There are some weirdly defensive/aggressive responses on this thread.
The woman had no need to make a comment. She just made herself look stupid. Ignore and move on if at all possible. You did nothing wrong. Maybe for next time bend down in front of your child like you're trying to sort something out - then you might not get idiots attempting to belittle your reasonable response.

DogInATent · 26/03/2022 13:47

@LaurieFairyCake

This is the second thread today saying pretty much the same Confused
Just thinking that, is the Daily Fail trolling up an 'issue'?
Matleave2022 · 26/03/2022 13:47

To add further context.

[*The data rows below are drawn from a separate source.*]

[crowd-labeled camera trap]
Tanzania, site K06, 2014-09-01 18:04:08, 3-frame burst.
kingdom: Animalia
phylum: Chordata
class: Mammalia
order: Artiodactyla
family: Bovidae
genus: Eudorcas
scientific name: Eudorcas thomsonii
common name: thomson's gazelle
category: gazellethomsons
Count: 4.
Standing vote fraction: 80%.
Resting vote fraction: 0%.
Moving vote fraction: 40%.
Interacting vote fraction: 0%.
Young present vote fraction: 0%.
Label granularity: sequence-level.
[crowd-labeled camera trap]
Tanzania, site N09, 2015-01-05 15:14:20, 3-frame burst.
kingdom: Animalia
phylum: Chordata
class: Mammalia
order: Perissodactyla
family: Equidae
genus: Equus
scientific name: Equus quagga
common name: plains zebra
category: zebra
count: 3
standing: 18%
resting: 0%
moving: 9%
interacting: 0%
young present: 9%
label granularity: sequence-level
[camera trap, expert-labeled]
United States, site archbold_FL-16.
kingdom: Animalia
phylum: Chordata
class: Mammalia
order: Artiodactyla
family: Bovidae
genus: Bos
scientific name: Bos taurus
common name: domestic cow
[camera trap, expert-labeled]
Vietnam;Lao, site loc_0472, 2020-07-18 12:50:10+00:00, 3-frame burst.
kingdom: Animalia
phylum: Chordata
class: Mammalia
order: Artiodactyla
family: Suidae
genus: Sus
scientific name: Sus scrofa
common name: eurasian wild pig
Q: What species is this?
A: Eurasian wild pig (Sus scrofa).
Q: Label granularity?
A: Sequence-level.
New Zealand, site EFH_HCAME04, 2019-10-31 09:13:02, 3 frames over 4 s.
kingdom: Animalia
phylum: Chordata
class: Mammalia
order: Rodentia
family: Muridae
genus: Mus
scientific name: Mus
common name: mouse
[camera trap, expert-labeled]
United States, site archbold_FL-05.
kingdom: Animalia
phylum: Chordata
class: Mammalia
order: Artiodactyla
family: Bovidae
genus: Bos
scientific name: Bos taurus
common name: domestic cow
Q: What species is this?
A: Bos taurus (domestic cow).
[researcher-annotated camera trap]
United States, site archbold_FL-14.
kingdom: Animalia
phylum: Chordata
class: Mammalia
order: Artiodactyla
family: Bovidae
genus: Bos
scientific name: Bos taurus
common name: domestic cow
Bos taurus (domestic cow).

I do not personally have an issue with dogs and am not dog phobic (my family owned a retriever when I was growing up).

I am just not keen on taking my chances that a random large dog is "friendly" when I have DS with me and the dog is passing us at close quarters. If I had been going for a run on that path by myself, then I wouldn't have stopped.

OP posts:
WetLookKnitwear · 26/03/2022 13:48

Ignore her. She probably lets it lick her face too much. 🤮

callmeblondie · 26/03/2022 13:48

A little dog is more likely to be a threat than a large dog (JMO based on experience) so I'd give all dogs a wide berth if you are worried about dogs when walking, OP.